Task statement: Find each of the following lines that contains the word "below", and copy every such line in full.

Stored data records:

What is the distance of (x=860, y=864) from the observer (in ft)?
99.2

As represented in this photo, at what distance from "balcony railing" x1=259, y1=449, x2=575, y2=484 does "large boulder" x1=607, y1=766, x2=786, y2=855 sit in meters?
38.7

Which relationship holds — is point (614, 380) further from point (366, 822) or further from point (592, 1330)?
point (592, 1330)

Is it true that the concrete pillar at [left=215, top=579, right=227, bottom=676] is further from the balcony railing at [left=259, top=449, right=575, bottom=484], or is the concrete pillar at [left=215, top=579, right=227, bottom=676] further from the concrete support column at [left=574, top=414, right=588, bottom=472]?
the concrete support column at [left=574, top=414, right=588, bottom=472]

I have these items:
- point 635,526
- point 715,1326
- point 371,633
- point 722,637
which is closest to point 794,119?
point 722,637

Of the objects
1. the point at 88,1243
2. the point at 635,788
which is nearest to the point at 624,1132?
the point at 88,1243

--

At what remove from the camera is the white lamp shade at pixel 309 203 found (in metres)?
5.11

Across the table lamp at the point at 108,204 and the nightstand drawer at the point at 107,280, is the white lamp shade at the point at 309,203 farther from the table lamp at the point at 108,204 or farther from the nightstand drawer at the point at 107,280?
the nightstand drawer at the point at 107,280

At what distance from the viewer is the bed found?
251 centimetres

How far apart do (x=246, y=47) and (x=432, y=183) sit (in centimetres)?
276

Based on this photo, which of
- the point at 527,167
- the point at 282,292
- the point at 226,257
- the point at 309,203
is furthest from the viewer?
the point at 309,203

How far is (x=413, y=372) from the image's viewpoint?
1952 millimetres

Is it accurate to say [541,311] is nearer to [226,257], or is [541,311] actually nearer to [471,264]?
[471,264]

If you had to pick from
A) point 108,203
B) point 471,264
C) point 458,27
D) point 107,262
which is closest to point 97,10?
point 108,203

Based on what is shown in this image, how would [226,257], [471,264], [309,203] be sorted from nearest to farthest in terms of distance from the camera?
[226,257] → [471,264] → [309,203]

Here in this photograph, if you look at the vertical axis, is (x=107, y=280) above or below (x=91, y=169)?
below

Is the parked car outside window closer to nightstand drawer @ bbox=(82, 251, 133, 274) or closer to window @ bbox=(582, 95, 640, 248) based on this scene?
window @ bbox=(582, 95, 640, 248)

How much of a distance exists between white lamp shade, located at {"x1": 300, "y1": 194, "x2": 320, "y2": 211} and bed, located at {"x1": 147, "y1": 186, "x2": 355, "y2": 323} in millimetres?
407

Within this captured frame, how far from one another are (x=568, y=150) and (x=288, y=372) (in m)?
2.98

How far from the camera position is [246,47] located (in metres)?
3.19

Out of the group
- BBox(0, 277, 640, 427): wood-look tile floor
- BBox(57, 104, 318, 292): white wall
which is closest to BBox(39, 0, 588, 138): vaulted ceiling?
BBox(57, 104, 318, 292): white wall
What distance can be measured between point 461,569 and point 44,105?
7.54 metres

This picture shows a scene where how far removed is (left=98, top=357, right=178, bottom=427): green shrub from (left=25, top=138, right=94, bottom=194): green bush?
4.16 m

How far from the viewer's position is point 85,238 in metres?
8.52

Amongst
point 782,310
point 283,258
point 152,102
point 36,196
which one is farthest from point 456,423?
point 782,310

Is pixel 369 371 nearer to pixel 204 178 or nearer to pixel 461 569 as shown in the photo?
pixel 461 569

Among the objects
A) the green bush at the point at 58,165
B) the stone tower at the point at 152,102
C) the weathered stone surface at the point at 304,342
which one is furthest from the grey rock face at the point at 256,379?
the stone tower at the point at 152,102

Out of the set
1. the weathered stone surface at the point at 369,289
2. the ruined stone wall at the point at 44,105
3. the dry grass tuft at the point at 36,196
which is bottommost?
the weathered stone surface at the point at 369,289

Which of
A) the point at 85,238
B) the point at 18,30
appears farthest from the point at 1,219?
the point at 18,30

The completed task:
Here in this photograph, if you look at the vertical axis, is (x=107, y=280) above or below (x=91, y=169)?
below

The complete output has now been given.